The methods behind these AI upscales vary. Many use Topaz VEAI, but some AI mods use ESRGAN or don’t identify the specific AI model. As always, mods reflect the interests (and skill level) of the creator, and quality can vary, but AI upscaling is emerging as a new way to remaster old games without the original creator’s involvement. In many cases, that’s the only way these kinds of projects can even realistically happen. Only a relative handful of classic and beloved titles like Final Fantasy VII get remastered or remade. Skywind has been in development for a long time at this point. While the mod is much more than a simple remaster of Morrowind, you still can’t download and play it. What you can do is download AI-remastered textures and load them into the original game engine, as discussed below.

That’s not a knock at Skywind, which is an incredible and far-ranging mod project that I’m looking forward to. The nature of modding is that it can take an incredibly long time, seeing as nobody is getting paid for it. AI promises to accelerate the work substantially, allowing users to perform upscales that used to require studio-level attention.

The end of this story refers to the hope that we might see a Deep Space Nine upscale at some point. I’ve actually taken on that project myself. Details and rendered scene comparisons on what I’m calling the Deep Space Nine Upscale Project (DS9UP) are available here, while the project FAQ is here.

Original story below:

One of the promises of AI is its ability to enhance pre-existing visual detail rather than requiring the painstaking creation of all-new work. While there have been plenty of technical demos on this topic, including prototypes that actually deliver the ‘Enhance’ function TV shows have been claiming already exists for decades, consumer applications remain fewer and farther between. That could change in the near future, thanks to the potential for using AI to improve graphics in older games.

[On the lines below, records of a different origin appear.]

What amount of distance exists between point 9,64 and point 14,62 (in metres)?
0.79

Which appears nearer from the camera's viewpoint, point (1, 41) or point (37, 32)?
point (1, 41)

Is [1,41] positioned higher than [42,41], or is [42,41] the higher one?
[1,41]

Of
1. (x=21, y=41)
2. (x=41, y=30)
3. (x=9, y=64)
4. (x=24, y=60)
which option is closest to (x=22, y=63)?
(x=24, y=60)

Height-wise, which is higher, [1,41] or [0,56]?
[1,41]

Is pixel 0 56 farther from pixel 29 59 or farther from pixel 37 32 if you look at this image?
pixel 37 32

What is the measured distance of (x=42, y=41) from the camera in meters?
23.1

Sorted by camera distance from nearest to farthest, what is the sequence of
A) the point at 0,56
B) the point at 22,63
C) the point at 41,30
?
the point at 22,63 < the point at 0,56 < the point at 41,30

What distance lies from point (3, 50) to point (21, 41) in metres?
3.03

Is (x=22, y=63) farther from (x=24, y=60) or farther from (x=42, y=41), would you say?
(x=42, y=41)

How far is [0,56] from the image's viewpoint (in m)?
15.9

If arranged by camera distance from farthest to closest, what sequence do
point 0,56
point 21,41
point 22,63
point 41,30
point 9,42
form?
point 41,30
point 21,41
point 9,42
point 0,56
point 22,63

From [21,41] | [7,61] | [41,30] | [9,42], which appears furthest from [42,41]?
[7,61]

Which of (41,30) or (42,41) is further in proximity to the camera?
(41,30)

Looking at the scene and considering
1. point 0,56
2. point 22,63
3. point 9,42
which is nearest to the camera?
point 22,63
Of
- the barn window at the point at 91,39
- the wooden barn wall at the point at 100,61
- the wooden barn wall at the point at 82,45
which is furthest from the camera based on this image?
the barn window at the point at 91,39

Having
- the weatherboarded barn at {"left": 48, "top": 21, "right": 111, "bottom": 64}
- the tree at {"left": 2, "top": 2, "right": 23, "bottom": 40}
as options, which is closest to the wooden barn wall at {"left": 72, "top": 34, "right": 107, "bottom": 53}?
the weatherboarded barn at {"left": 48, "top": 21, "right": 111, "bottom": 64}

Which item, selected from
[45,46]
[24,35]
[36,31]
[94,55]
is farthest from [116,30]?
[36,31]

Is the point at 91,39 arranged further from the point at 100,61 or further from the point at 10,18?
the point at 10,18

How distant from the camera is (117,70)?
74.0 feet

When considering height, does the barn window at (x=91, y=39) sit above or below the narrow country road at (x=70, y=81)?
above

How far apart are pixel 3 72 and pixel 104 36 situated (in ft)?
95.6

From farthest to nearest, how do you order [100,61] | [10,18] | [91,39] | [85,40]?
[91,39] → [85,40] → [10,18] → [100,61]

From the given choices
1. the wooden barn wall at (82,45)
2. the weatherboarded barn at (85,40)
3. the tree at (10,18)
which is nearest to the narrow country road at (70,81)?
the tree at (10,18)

If you’ve ever been a fan of PC game mods, you’re aware that most mod projects don’t come to fruition, particularly big ones. Huge texture overhauls and update projects for classic titles can work wonders — I’ve been replaying Resident Evil 4 with an HD texture overhaul pack that makes the game look like something far closer to the modern era, even if the lighting is simplistic by current standards. But the amount of work required to update a game in this fashion is enormous. It has to be done carefully and with an eye towards replacing most, if not all, of the content in the game or else the result is a spliced-together trainwreck that satisfies no one. HardOCP recently posted a pair of updates showing how modders are using AI to clean up two popular games — Doom 2 and Morrowind — and the improvements are huge.

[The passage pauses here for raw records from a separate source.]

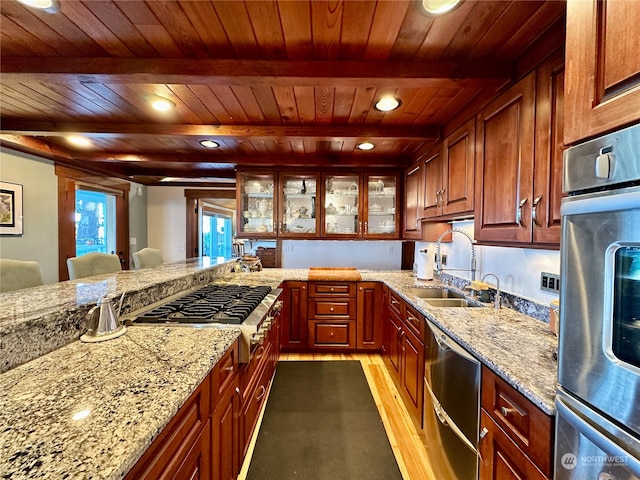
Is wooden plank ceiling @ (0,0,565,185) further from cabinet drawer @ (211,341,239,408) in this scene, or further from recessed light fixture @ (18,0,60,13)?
cabinet drawer @ (211,341,239,408)

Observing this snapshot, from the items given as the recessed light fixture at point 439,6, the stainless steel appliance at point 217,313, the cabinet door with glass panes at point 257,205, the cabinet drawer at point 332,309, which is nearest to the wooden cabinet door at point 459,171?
the recessed light fixture at point 439,6

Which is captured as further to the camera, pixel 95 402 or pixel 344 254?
pixel 344 254

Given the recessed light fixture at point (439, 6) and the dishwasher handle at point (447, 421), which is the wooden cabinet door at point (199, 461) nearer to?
the dishwasher handle at point (447, 421)

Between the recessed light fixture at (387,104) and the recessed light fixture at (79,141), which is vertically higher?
the recessed light fixture at (79,141)

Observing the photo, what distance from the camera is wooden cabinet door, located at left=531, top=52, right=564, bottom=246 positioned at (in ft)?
3.86

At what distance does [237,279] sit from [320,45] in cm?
215

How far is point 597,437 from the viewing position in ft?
2.18

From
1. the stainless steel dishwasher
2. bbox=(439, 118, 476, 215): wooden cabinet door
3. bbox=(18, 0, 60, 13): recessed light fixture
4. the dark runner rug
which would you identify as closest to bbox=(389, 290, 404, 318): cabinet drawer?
the stainless steel dishwasher

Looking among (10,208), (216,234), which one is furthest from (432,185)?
(216,234)

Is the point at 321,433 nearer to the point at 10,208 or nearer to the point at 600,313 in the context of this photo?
the point at 600,313

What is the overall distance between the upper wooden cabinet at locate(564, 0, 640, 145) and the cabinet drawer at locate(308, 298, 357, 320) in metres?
2.45

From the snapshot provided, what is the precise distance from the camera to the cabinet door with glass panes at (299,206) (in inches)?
134

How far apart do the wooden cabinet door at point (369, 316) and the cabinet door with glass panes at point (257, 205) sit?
1279 millimetres

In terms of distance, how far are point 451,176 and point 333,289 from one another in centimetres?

In Doom 2’s case, the author, hidfan, used super-resolution texture tools from Nvidia’s GameWorks and Topaz Lab’s AI Gigapixel to create the upscaling, then downscaled them again, manually removed AI artifacts, and manually adjusted the transparency masks (according to hidfan “AI don’t [sic] know what to do with binary Black&White yet.”)

The Morrowind team uses a method called ESRGAN, which stands for Enhanced Super Resolution Generative Adversarial Networks, a method of adding detail to initially low-resolution images. The team writes:

By doing it over several passes with the goal of fooling its adverserial [sic] part, it will usually produce an image with more fidelity and realism than past methods. I have upscaled the textures in Morrowind to four times the vanilla resolution using ESRGAN. Below you can compare various models’ results to the original (HR).

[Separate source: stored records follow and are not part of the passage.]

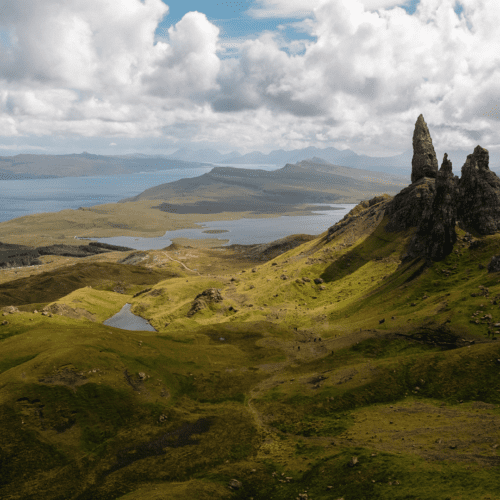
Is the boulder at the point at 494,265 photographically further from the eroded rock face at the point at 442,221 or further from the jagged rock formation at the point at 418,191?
the jagged rock formation at the point at 418,191

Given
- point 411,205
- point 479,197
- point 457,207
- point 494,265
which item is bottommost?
point 494,265

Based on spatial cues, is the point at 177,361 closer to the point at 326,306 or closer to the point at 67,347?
the point at 67,347

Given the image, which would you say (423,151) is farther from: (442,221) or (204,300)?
(204,300)

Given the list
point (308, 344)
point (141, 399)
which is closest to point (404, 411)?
point (308, 344)

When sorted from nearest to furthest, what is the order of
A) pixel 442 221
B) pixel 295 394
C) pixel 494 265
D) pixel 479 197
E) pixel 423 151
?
pixel 295 394, pixel 494 265, pixel 442 221, pixel 479 197, pixel 423 151

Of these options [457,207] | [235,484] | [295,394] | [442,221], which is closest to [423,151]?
[457,207]

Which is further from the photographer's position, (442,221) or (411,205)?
(411,205)
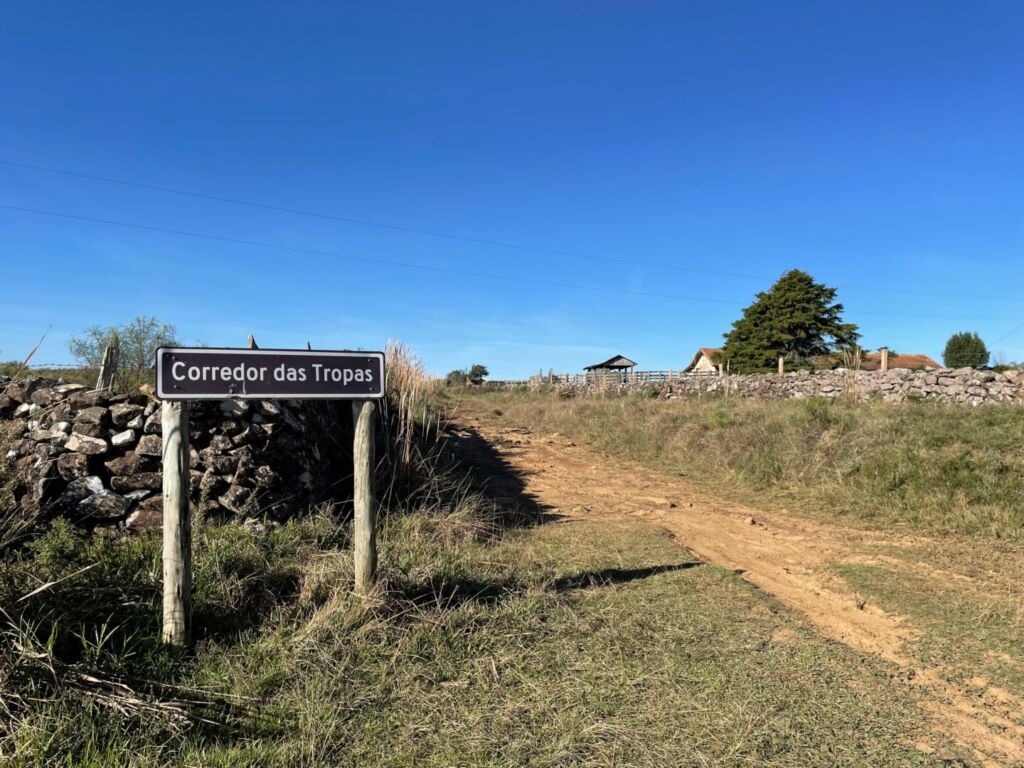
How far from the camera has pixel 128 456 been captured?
504cm

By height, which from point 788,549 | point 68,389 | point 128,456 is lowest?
point 788,549

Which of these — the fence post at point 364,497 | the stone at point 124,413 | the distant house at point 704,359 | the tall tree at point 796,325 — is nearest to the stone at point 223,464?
the stone at point 124,413

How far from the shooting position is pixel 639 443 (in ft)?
44.1

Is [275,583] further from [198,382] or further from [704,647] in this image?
[704,647]

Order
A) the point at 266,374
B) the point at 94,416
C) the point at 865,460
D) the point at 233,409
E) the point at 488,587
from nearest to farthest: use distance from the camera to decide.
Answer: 1. the point at 266,374
2. the point at 488,587
3. the point at 94,416
4. the point at 233,409
5. the point at 865,460

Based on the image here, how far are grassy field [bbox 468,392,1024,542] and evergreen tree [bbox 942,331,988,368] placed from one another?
31987 millimetres

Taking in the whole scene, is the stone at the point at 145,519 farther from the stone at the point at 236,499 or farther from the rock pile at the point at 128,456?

Right now, such tools are obviously in their infancy, but there’s real long-term potential here. If AI can increase resolution and improve texture detail, it could allow for remastering games where the original assets are no longer available without painstakingly creating new, updated resources from scratch. If this approach can be extended to video, the results could be enormous. Fans of TV shows like Star Trek: Deep Space 9 and Babylon 5 (including the author) have lamented that there’s no appetite for remastering these series due to ugly issues surrounding rights and the need to recreate the CGI scenes from scratch in the latter and the cost and expense of doing so in the former. Anything that moves the dial in terms of making AI more readily available for users to experiment with in such fashion is an advance in our book.

Feature image from the Morrowind Enhanced Textures mod.